Non possiamo considerare l’interdipendenza come un sistema chiuso, autorisolutivo. Semplicemente non lo è. Il municipio sociale viene attraversato da centinaia di persone ed è percorso da un altissimo grado di interazioni. Non si limita all’edificio in cui è collocato ma nell’edificio trova un punto di movimentazione importante. È luogo di alleanze tra le punte più avanzate del lavoro sociale astrattamente inteso, prima che spazio di socialità per il quartiere. È spazio di vita del quartiere, prima che ente territoriale a cui rivolgersi. È infrastruttura sociale, prima che servizio sociale.
Fare municipio sociale.
Dobbiamo dotarci di nuovi strumenti per indagare l’interdipendenza. Non basta parlare di una generica complessità: 1. trasformazioni antropologiche e forme di organizzazione – il postumano può aiutarci per affrontare questo tema; 2. nella diversità di attraversamento che ha un municipio (es. attivismo, volontariato, lavoro, ecc.) non limitiamo il tutto a forme di collettivismo assemblearista, perderemmo il potere del lavoro sociale autorganizzato – apriamo a forme di impresa politica; 3. imprese, p.a., lavoratori autonomi, ed ogni realtà economica sono di fronte a cambiamenti epocali, la riconversione ecologica, la digitalizzazione, le tecnologie aprono lo spazio per nuove alleanze tra il lavoro sociale. In queste trasformazioni diventano maggiormente palesi i limiti dell’impresa sociale e dell’impresa economica. Impresa politica può anche essere strumento per affrontare il tema dell’interdipendenza tra municipi e e altre realtà; 4. apriamo nei nostri municipi delle redazioni per studiare l’interdipendenza, i processi che riescono a federare le autonomie. Dotiamoci di strumenti di analisi, ricerca e studio dell’interdipendenza.

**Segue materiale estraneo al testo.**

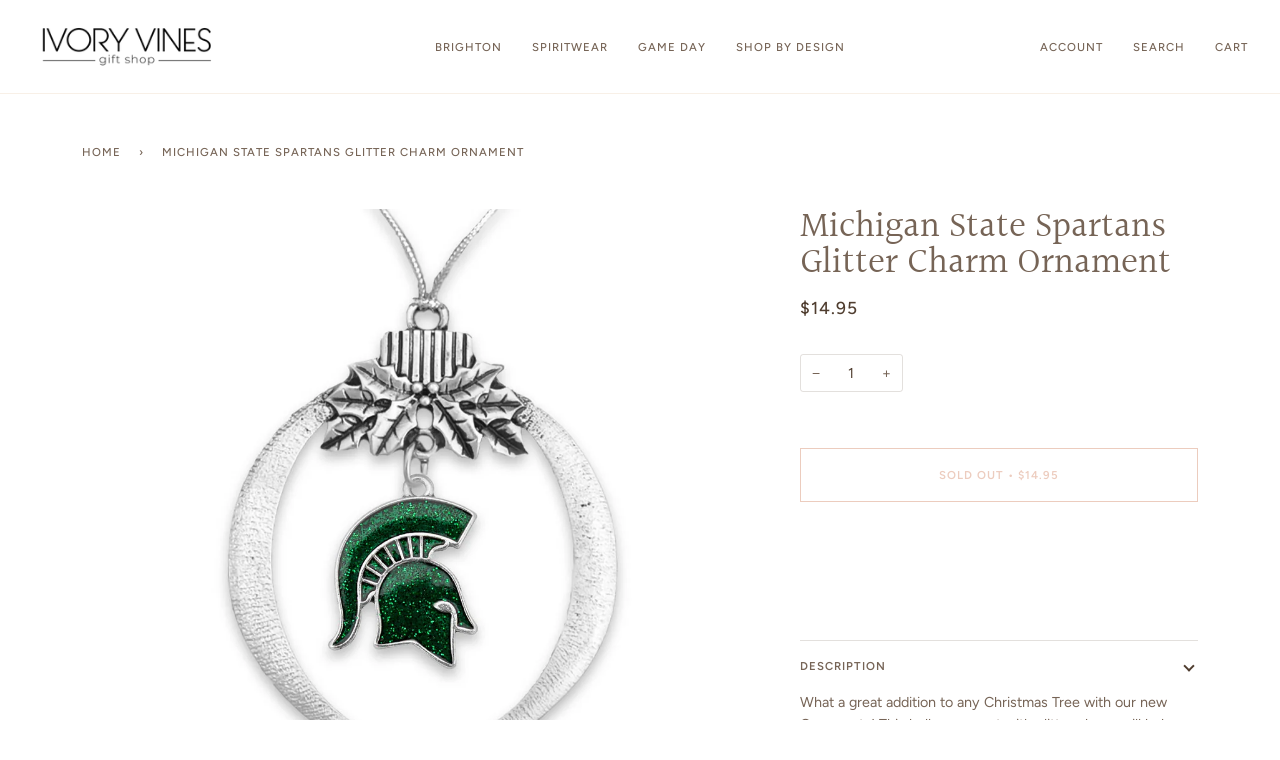

--- FILE ---
content_type: text/css
request_url: https://www.ivoryvines.com/cdn/shop/t/8/assets/font-settings.css?v=74284824708468782851759503308
body_size: 373
content:
@font-face{font-family:Halant;font-weight:400;font-style:normal;font-display:swap;src:url(//www.ivoryvines.com/cdn/fonts/halant/halant_n4.7a3ca1dd5e401bca6e0e60419988fc6cfb4396fb.woff2?h1=aXZvcnl2aW5lcy5jb20&h2=aXZvcnktdmluZXMuYWNjb3VudC5teXNob3BpZnkuY29t&hmac=479d6a4b5beb8732e6438d1e8330aa489c7b2520cfff64dbdbbf9b5e660ab79b) format("woff2"),url(//www.ivoryvines.com/cdn/fonts/halant/halant_n4.38c179b4994871894f8956587b45f527a9326a7a.woff?h1=aXZvcnl2aW5lcy5jb20&h2=aXZvcnktdmluZXMuYWNjb3VudC5teXNob3BpZnkuY29t&hmac=4081fc0a2be12a2d74c64dc0e4a4e91d90002482cf544ea2ae0543a06236daef) format("woff")}@font-face{font-family:Figtree;font-weight:400;font-style:normal;font-display:swap;src:url(//www.ivoryvines.com/cdn/fonts/figtree/figtree_n4.3c0838aba1701047e60be6a99a1b0a40ce9b8419.woff2?h1=aXZvcnl2aW5lcy5jb20&h2=aXZvcnktdmluZXMuYWNjb3VudC5teXNob3BpZnkuY29t&hmac=39e46d83ddd1dd25d6ed87ca527755c4123446be7dc7a4815308a8fada21d22f) format("woff2"),url(//www.ivoryvines.com/cdn/fonts/figtree/figtree_n4.c0575d1db21fc3821f17fd6617d3dee552312137.woff?h1=aXZvcnl2aW5lcy5jb20&h2=aXZvcnktdmluZXMuYWNjb3VudC5teXNob3BpZnkuY29t&hmac=ccfd7bf86e326cd694a142726eed2e6057398ba629a2e27fb110a913de364f46) format("woff")}@font-face{font-family:Figtree;font-weight:500;font-style:normal;font-display:swap;src:url(//www.ivoryvines.com/cdn/fonts/figtree/figtree_n5.3b6b7df38aa5986536945796e1f947445832047c.woff2?h1=aXZvcnl2aW5lcy5jb20&h2=aXZvcnktdmluZXMuYWNjb3VudC5teXNob3BpZnkuY29t&hmac=7fab4d0ff93a14bf912450aaf59779db86fe5e5539d00c317e531d38a30fd0c2) format("woff2"),url(//www.ivoryvines.com/cdn/fonts/figtree/figtree_n5.f26bf6dcae278b0ed902605f6605fa3338e81dab.woff?h1=aXZvcnl2aW5lcy5jb20&h2=aXZvcnktdmluZXMuYWNjb3VudC5teXNob3BpZnkuY29t&hmac=b92665e109e5452b13aa479825446403c4390dc5ba06a96353d4cc06d074cf09) format("woff")}@font-face{font-family:Halant;font-weight:500;font-style:normal;font-display:swap;src:url(//www.ivoryvines.com/cdn/fonts/halant/halant_n5.2f0aeb14183101d3c4b3789f94097cc6d2b1edda.woff2?h1=aXZvcnl2aW5lcy5jb20&h2=aXZvcnktdmluZXMuYWNjb3VudC5teXNob3BpZnkuY29t&hmac=f29cd742d26475a2e775ec5219c5ffa18b0ba7ae5dd233276dba025a54973fe5) format("woff2"),url(//www.ivoryvines.com/cdn/fonts/halant/halant_n5.6750530fae341cf4f5cac057f1da93aeef9bfc8c.woff?h1=aXZvcnl2aW5lcy5jb20&h2=aXZvcnktdmluZXMuYWNjb3VudC5teXNob3BpZnkuY29t&hmac=bb299ba7d376f466e0d16f8304908f1c2f0ebd1ef6245fb9df289b258d44f612) format("woff")}@font-face{font-family:Figtree;font-weight:600;font-style:normal;font-display:swap;src:url(//www.ivoryvines.com/cdn/fonts/figtree/figtree_n6.9d1ea52bb49a0a86cfd1b0383d00f83d3fcc14de.woff2?h1=aXZvcnl2aW5lcy5jb20&h2=aXZvcnktdmluZXMuYWNjb3VudC5teXNob3BpZnkuY29t&hmac=e76db0fc08aa4c1c45629cf8a4159759c32a3d8a268a5cedc5121d5c7e5bde0d) format("woff2"),url(//www.ivoryvines.com/cdn/fonts/figtree/figtree_n6.f0fcdea525a0e47b2ae4ab645832a8e8a96d31d3.woff?h1=aXZvcnl2aW5lcy5jb20&h2=aXZvcnktdmluZXMuYWNjb3VudC5teXNob3BpZnkuY29t&hmac=242c08bfec76822b00aa18ac67041647f8c8368954978f7d7d5b80cf2e58d382) format("woff")}@font-face{font-family:Figtree;font-weight:500;font-style:normal;font-display:swap;src:url(//www.ivoryvines.com/cdn/fonts/figtree/figtree_n5.3b6b7df38aa5986536945796e1f947445832047c.woff2?h1=aXZvcnl2aW5lcy5jb20&h2=aXZvcnktdmluZXMuYWNjb3VudC5teXNob3BpZnkuY29t&hmac=7fab4d0ff93a14bf912450aaf59779db86fe5e5539d00c317e531d38a30fd0c2) format("woff2"),url(//www.ivoryvines.com/cdn/fonts/figtree/figtree_n5.f26bf6dcae278b0ed902605f6605fa3338e81dab.woff?h1=aXZvcnl2aW5lcy5jb20&h2=aXZvcnktdmluZXMuYWNjb3VudC5teXNob3BpZnkuY29t&hmac=b92665e109e5452b13aa479825446403c4390dc5ba06a96353d4cc06d074cf09) format("woff")}@font-face{font-family:Figtree;font-weight:400;font-style:italic;font-display:swap;src:url(//www.ivoryvines.com/cdn/fonts/figtree/figtree_i4.89f7a4275c064845c304a4cf8a4a586060656db2.woff2?h1=aXZvcnl2aW5lcy5jb20&h2=aXZvcnktdmluZXMuYWNjb3VudC5teXNob3BpZnkuY29t&hmac=6c66647b87579286df97928afc121f5bb129a3b06b99ade598bc0bed1c4674c4) format("woff2"),url(//www.ivoryvines.com/cdn/fonts/figtree/figtree_i4.6f955aaaafc55a22ffc1f32ecf3756859a5ad3e2.woff?h1=aXZvcnl2aW5lcy5jb20&h2=aXZvcnktdmluZXMuYWNjb3VudC5teXNob3BpZnkuY29t&hmac=5e2c6e4c6471e555e2a1b3f0c75982bee5b42a0c70330d0c5fceded0bc24f5b5) format("woff")}@font-face{font-family:Figtree;font-weight:500;font-style:italic;font-display:swap;src:url(//www.ivoryvines.com/cdn/fonts/figtree/figtree_i5.969396f679a62854cf82dbf67acc5721e41351f0.woff2?h1=aXZvcnl2aW5lcy5jb20&h2=aXZvcnktdmluZXMuYWNjb3VudC5teXNob3BpZnkuY29t&hmac=3de17ce38e2b56a48829fbc7b27628295497418714dc252031bae12d005f2fbb) format("woff2"),url(//www.ivoryvines.com/cdn/fonts/figtree/figtree_i5.93bc1cad6c73ca9815f9777c49176dfc9d2890dd.woff?h1=aXZvcnl2aW5lcy5jb20&h2=aXZvcnktdmluZXMuYWNjb3VudC5teXNob3BpZnkuY29t&hmac=908c374ad6876f2866f1e51bf05119e6c14eda0bfb6649b67e17311f1a6d3c91) format("woff")}
/*# sourceMappingURL=/cdn/shop/t/8/assets/font-settings.css.map?v=74284824708468782851759503308 */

Nei municipi noi attivistə siamo una parte e dobbiamo con-vincere le altre, non vincerle. Vincere insieme per poi riprogettare. In una parola, dobbiamo elaborare strategie condivise, ma contestualizzate, provarle e poi verificarle. Per farlo bisogna conoscere l’ambito di intervento del progetto politico, vederne le potenzialità ma anche le sfide, esserne una parte importante ma mai quella indispensabile. Questa è un’altra lezione che apprendiamo dalla pandemia e che ci ha segnato profondamente, anche al nostro interno. L’interdipendenza tra progetti politici si posiziona tra queste coordinate, non in una semplice assemblea tra progetti, ma in un reale confronto politico tra posizioni diverse, tra forme del lavoro sociale diverse, tra posizionamenti diversi ma presenti, “saldamente incarnati in luoghi specifici”.
Siamo al centro della rivoluzione digitale e vogliamo esserne padronə, non sottomessi alle nuove forme di comando. Facciamolo anche a partire dai municipi sociali.